* **DATA EXCERPTS**

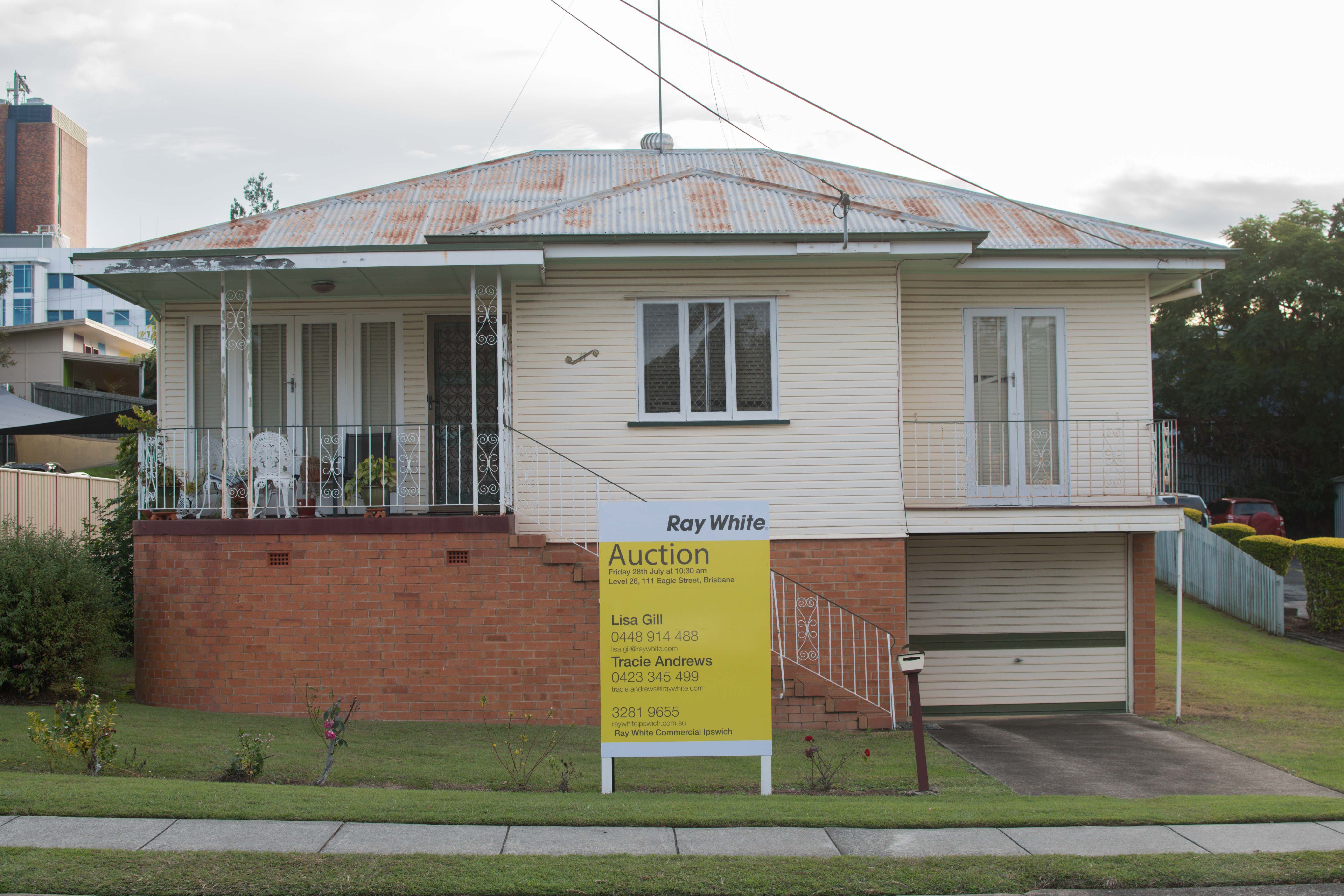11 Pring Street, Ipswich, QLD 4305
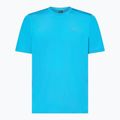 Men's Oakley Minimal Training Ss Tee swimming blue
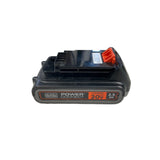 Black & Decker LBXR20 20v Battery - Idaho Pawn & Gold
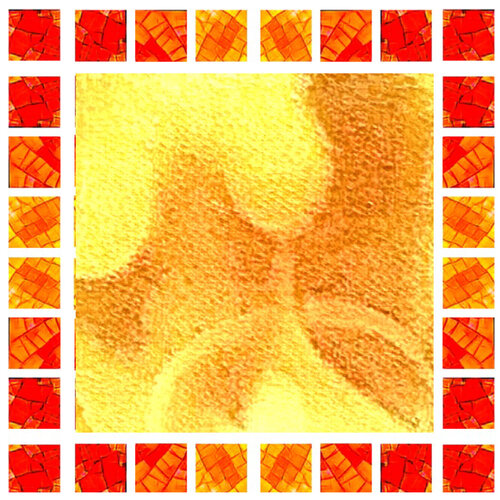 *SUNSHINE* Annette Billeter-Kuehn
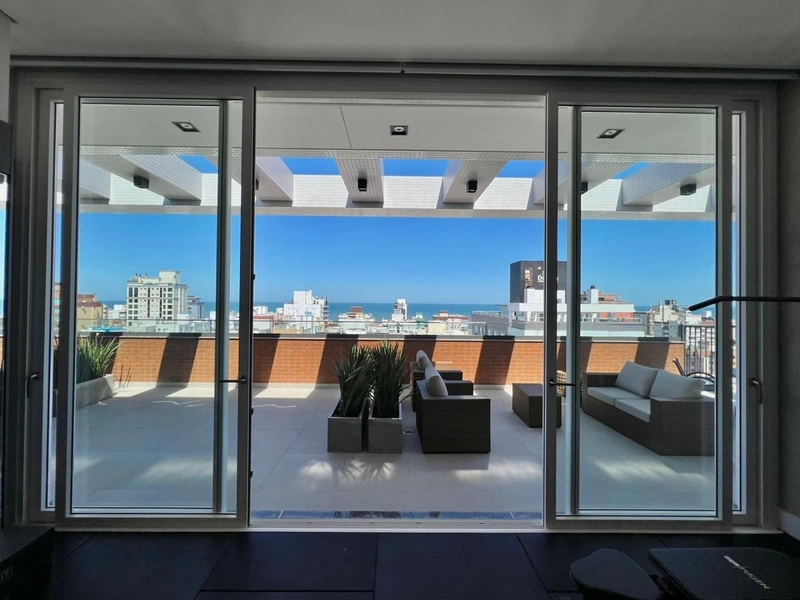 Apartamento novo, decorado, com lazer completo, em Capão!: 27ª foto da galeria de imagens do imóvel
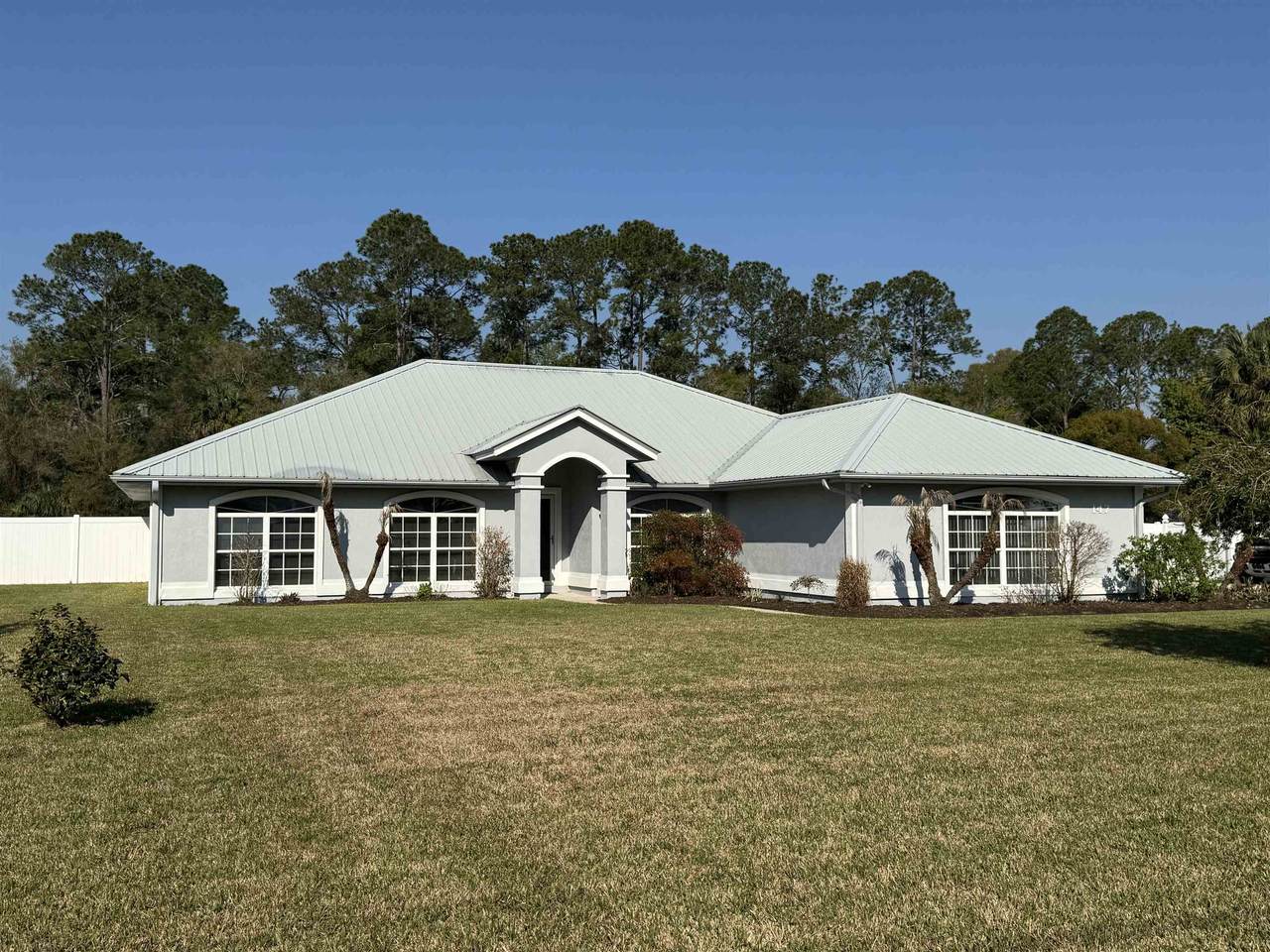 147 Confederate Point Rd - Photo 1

* **YOUR GOAL**
Quote verbatim every line starting at the line that contains "Apartamento novo, decorado, com" and ending with the last line of the records; omit all pictures.

* **REPLY TO THE EXERCISE**
 Apartamento novo, decorado, com lazer completo, em Capão!: 27ª foto da galeria de imagens do imóvel
 147 Confederate Point Rd - Photo 1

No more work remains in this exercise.